Saved data entries
···

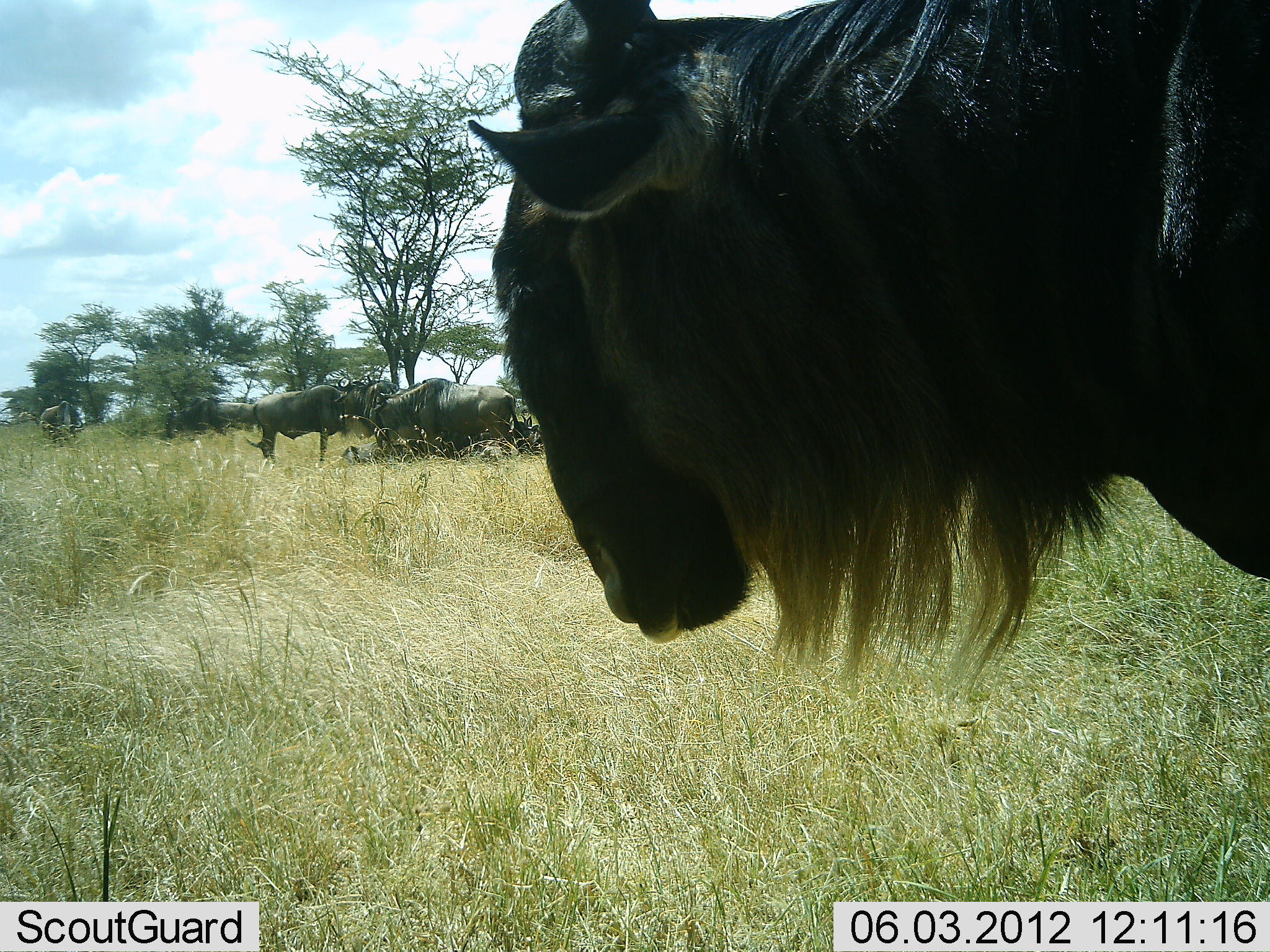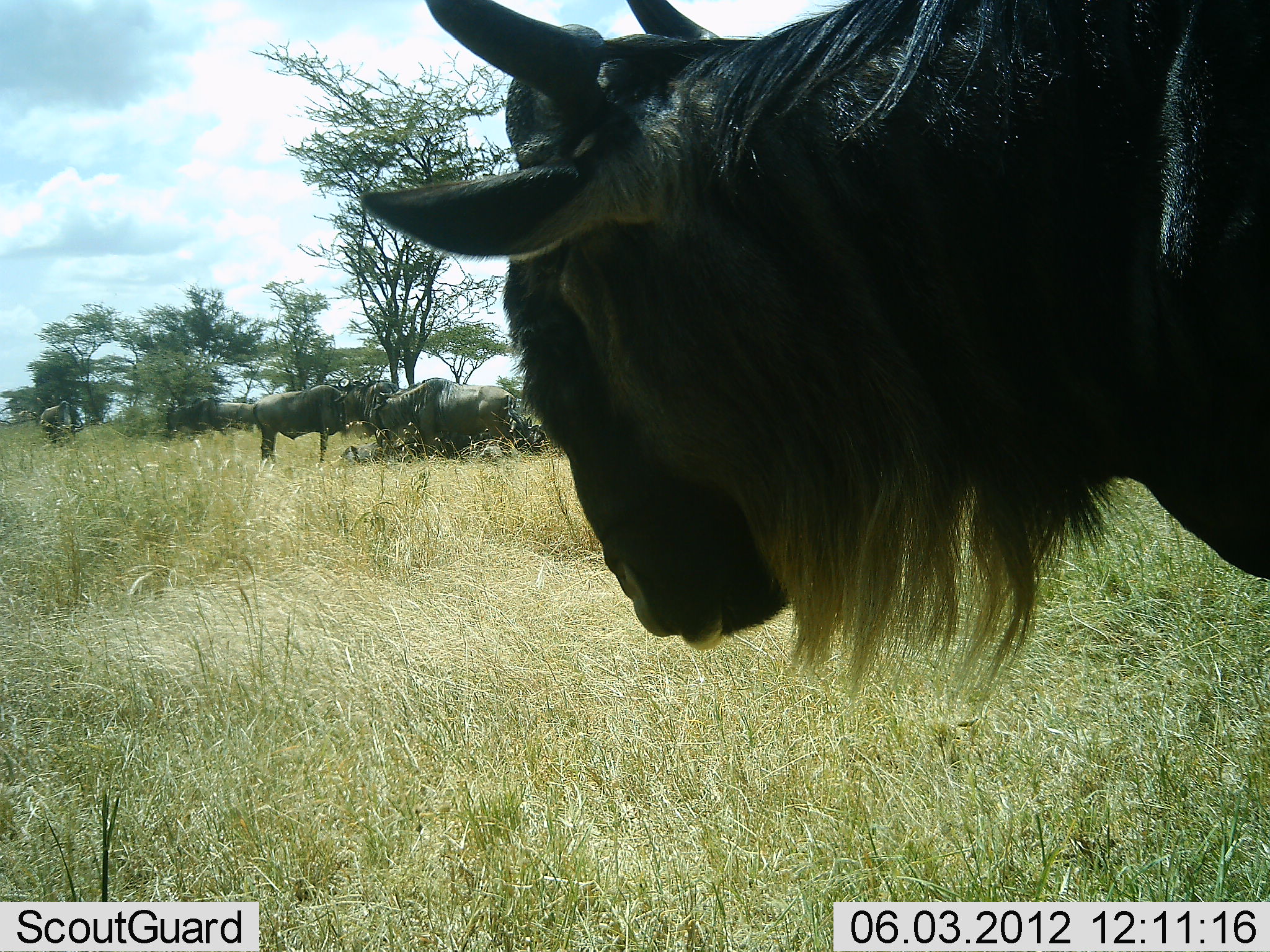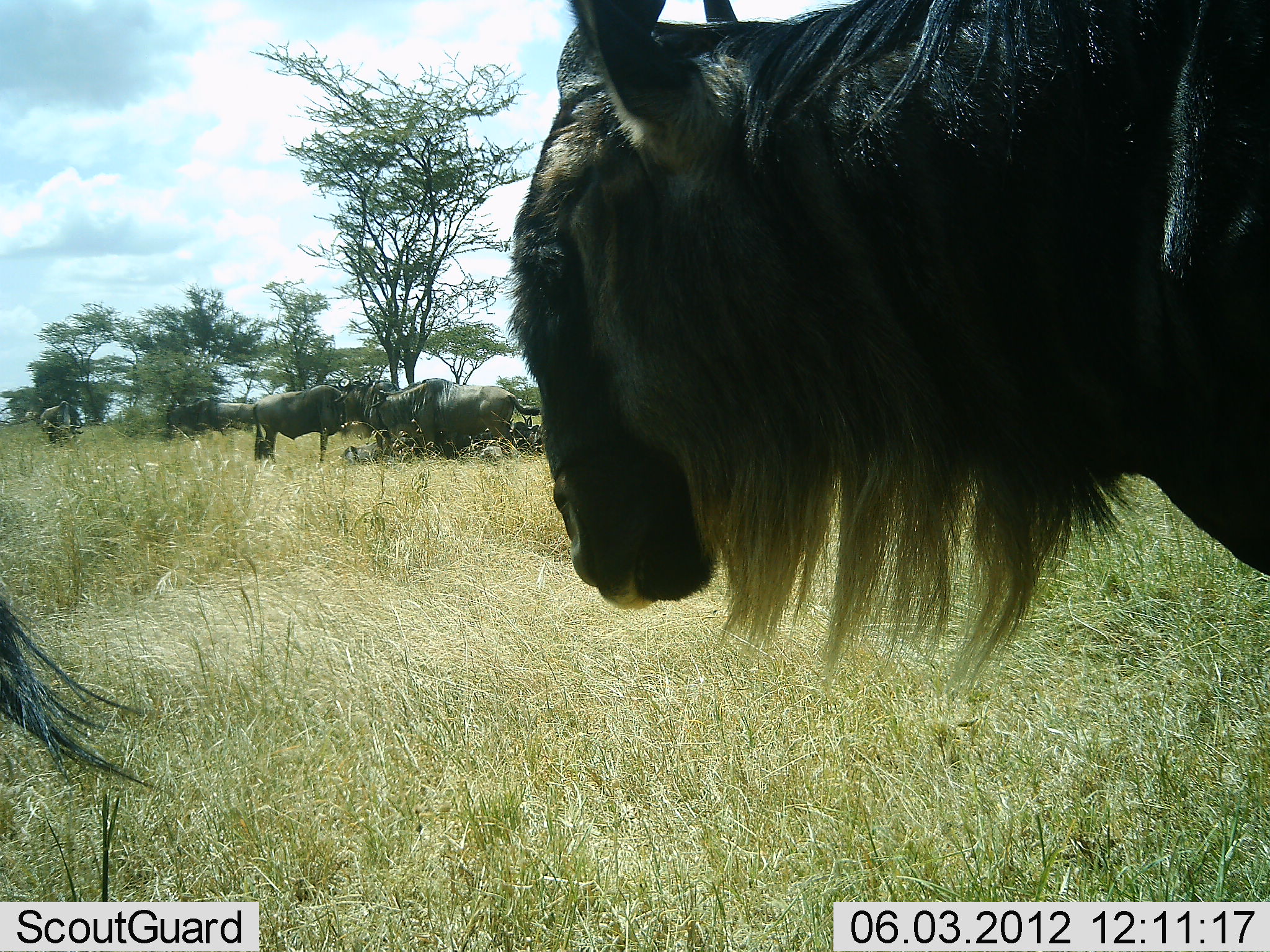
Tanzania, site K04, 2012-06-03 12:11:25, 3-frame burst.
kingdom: Animalia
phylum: Chordata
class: Mammalia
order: Artiodactyla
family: Bovidae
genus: Connochaetes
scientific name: Connochaetes taurinus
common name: blue wildebeest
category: wildebeest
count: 6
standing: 100%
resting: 20%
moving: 0%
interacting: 0%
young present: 0%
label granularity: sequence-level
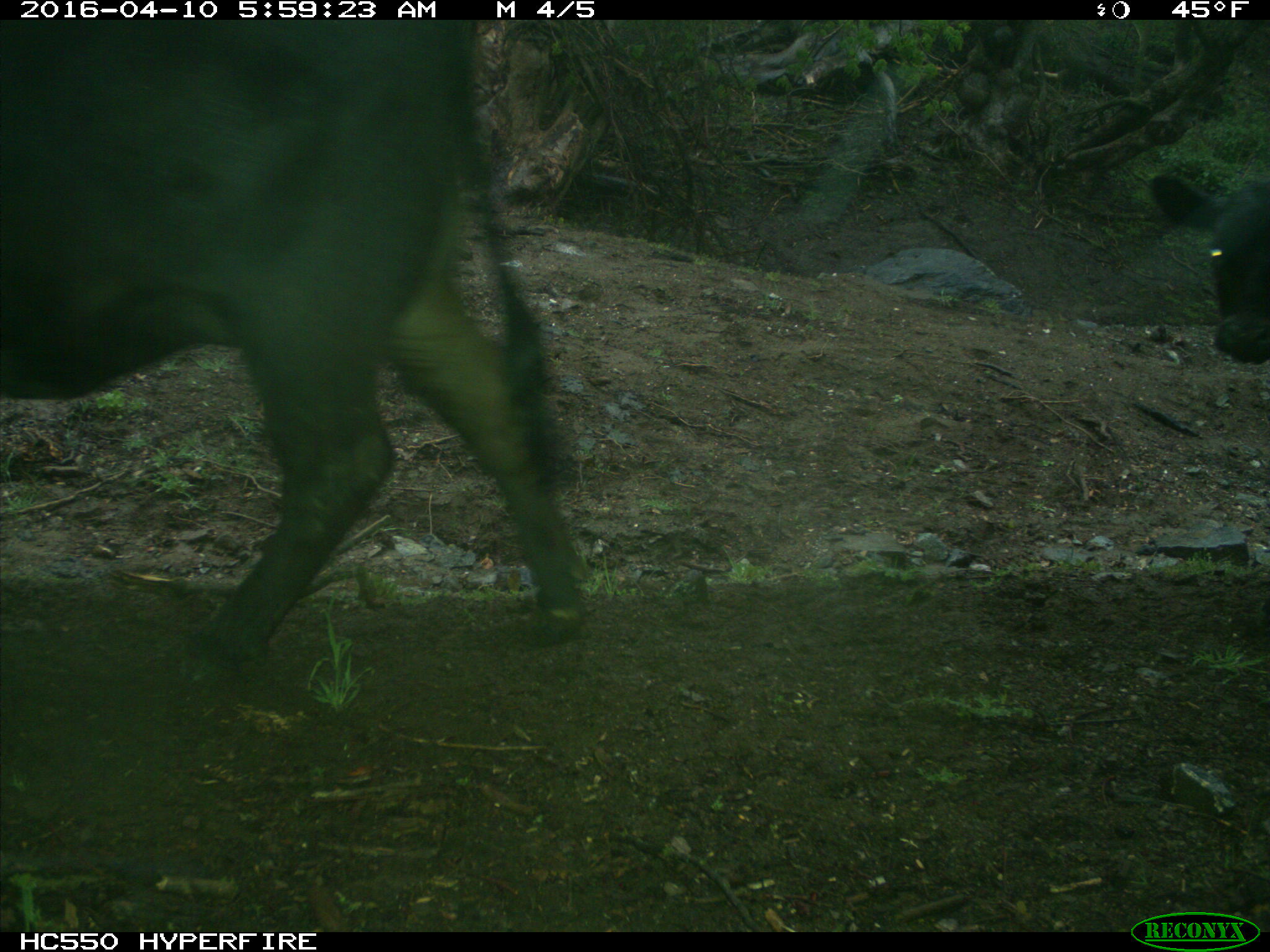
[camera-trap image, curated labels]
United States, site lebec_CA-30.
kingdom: Animalia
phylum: Chordata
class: Mammalia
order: Artiodactyla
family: Bovidae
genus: Bos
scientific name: Bos taurus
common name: domestic cow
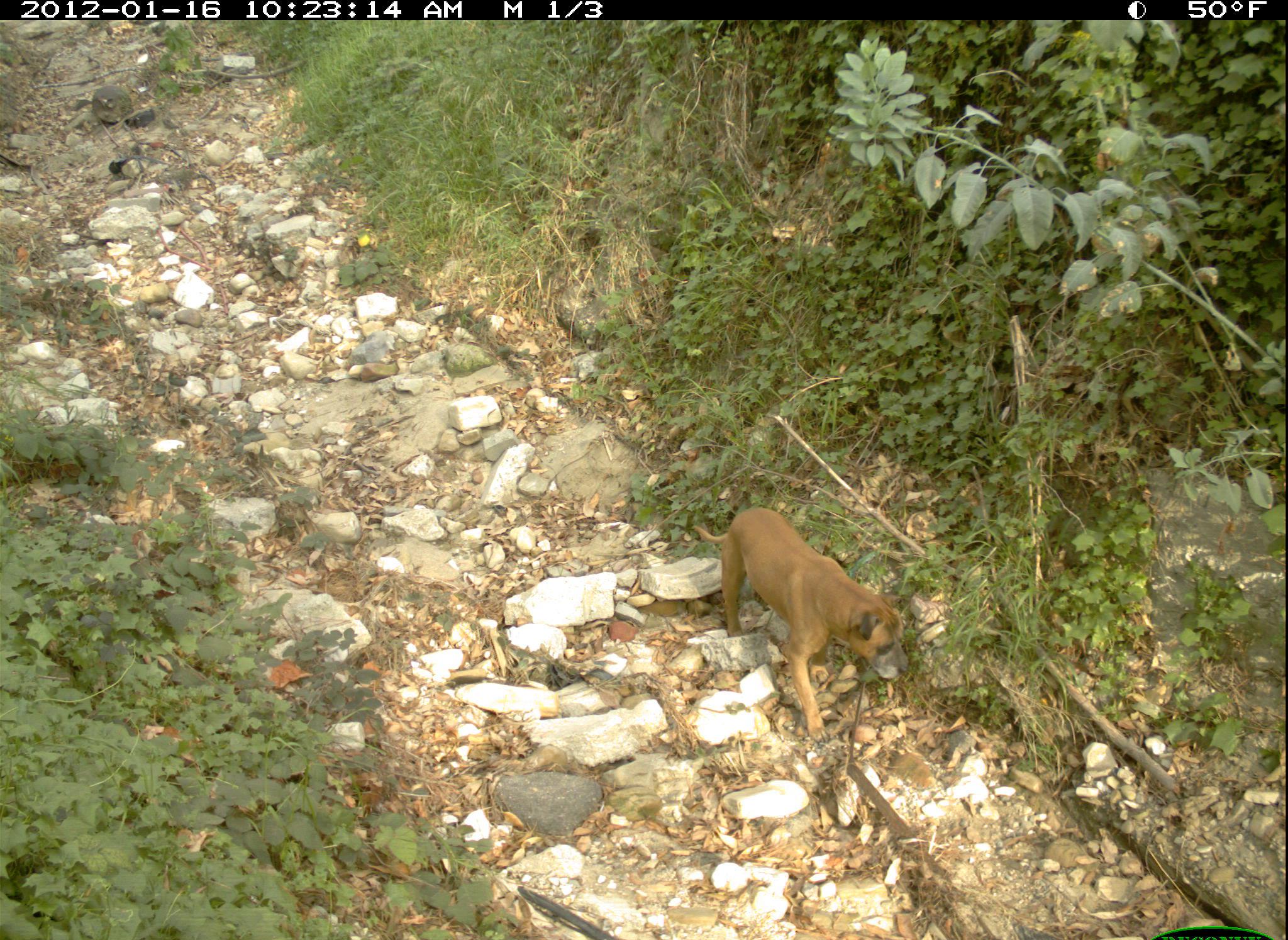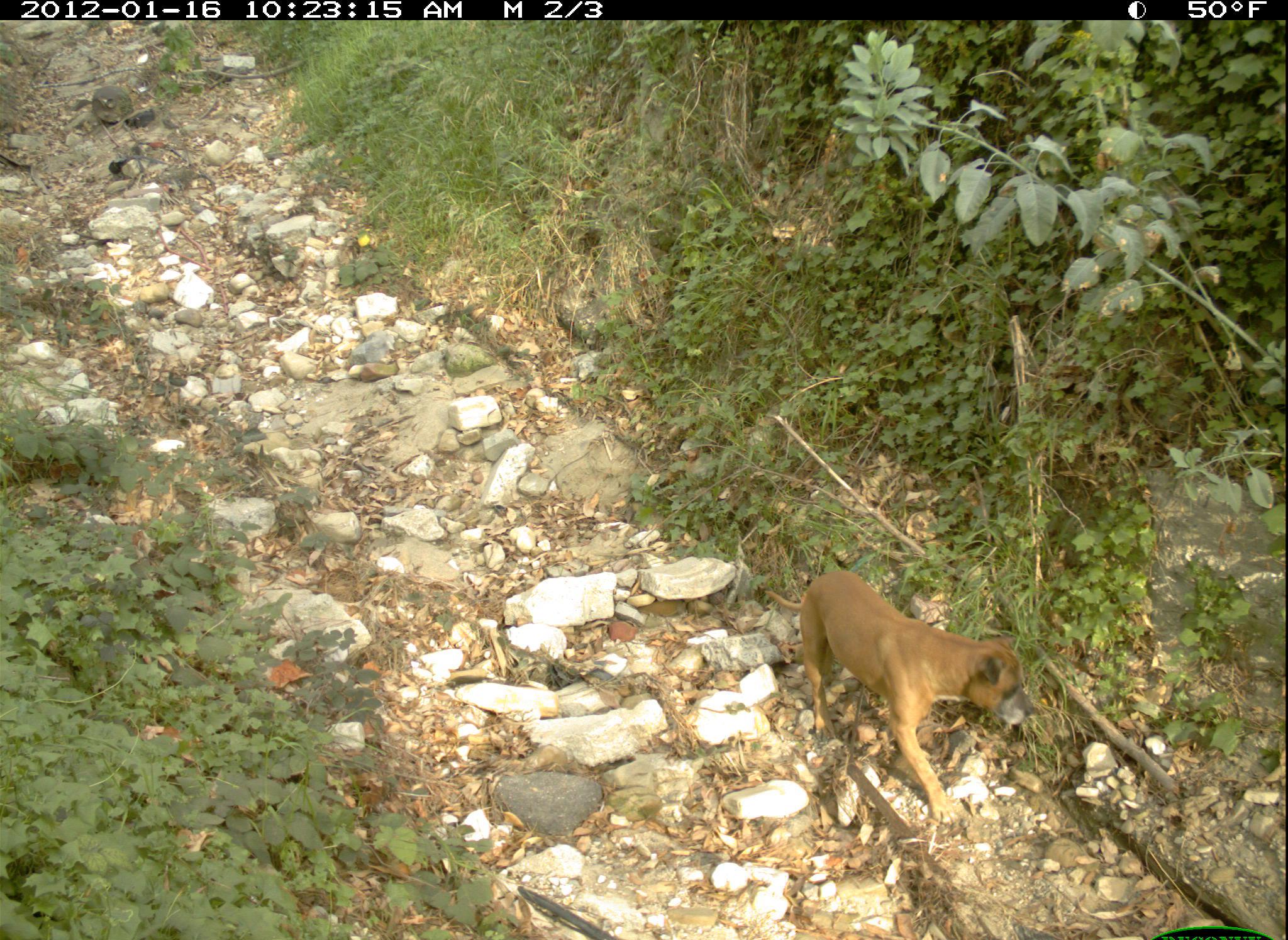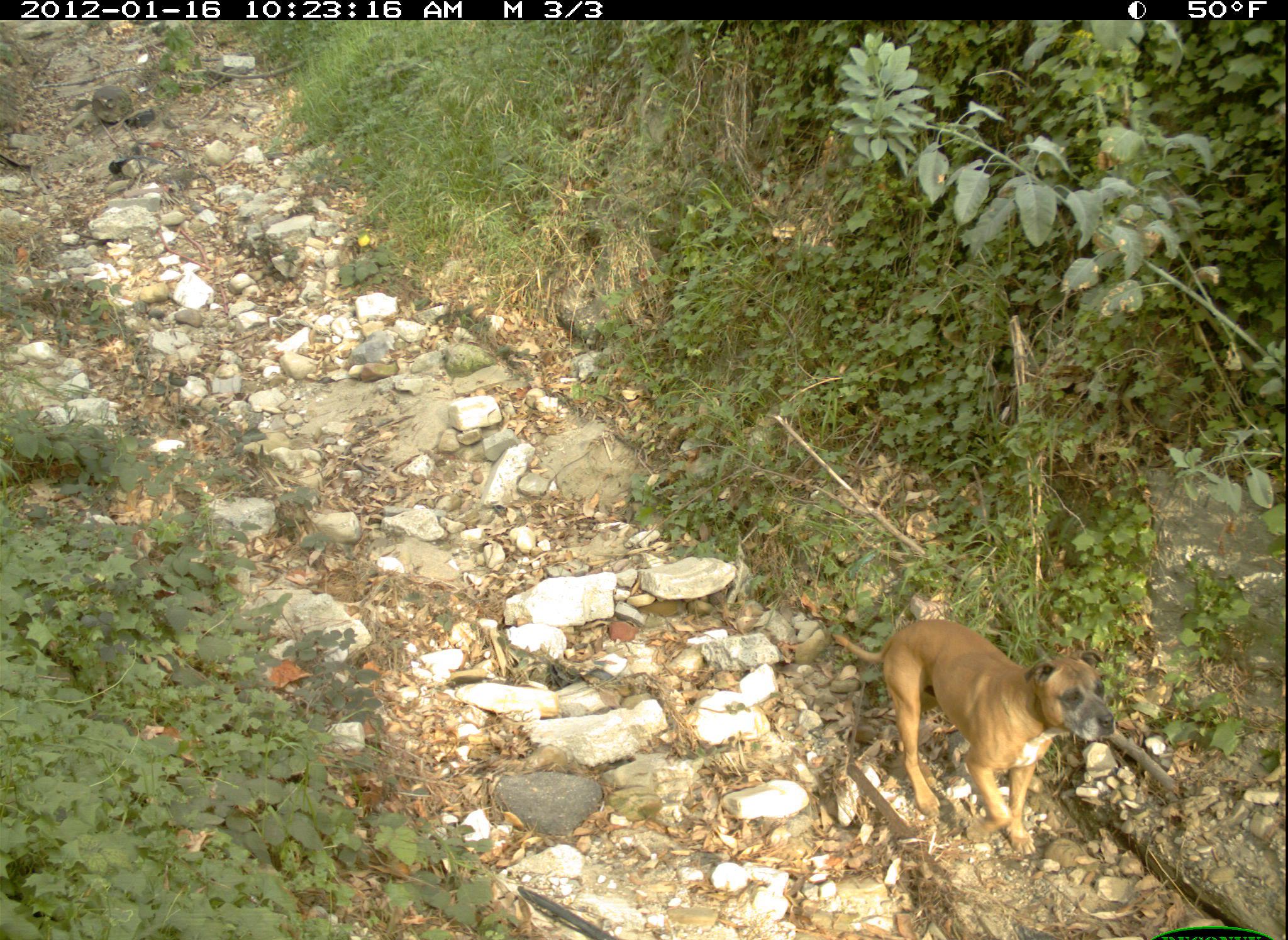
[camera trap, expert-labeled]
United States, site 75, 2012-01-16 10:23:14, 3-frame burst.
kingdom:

···

• What the exercise asks:
Copy out the data exactly and keep the pictures out.

• Answer to this exercise:
Tanzania, site K04, 2012-06-03 12:11:25, 3-frame burst.
kingdom: Animalia
phylum: Chordata
class: Mammalia
order: Artiodactyla
family: Bovidae
genus: Connochaetes
scientific name: Connochaetes taurinus
common name: blue wildebeest
category: wildebeest
count: 6
standing: 100%
resting: 20%
moving: 0%
interacting: 0%
young present: 0%
label granularity: sequence-level
[camera-trap image, curated labels]
United States, site lebec_CA-30.
kingdom: Animalia
phylum: Chordata
class: Mammalia
order: Artiodactyla
family: Bovidae
genus: Bos
scientific name: Bos taurus
common name: domestic cow
[camera trap, expert-labeled]
United States, site 75, 2012-01-16 10:23:14, 3-frame burst.
kingdom:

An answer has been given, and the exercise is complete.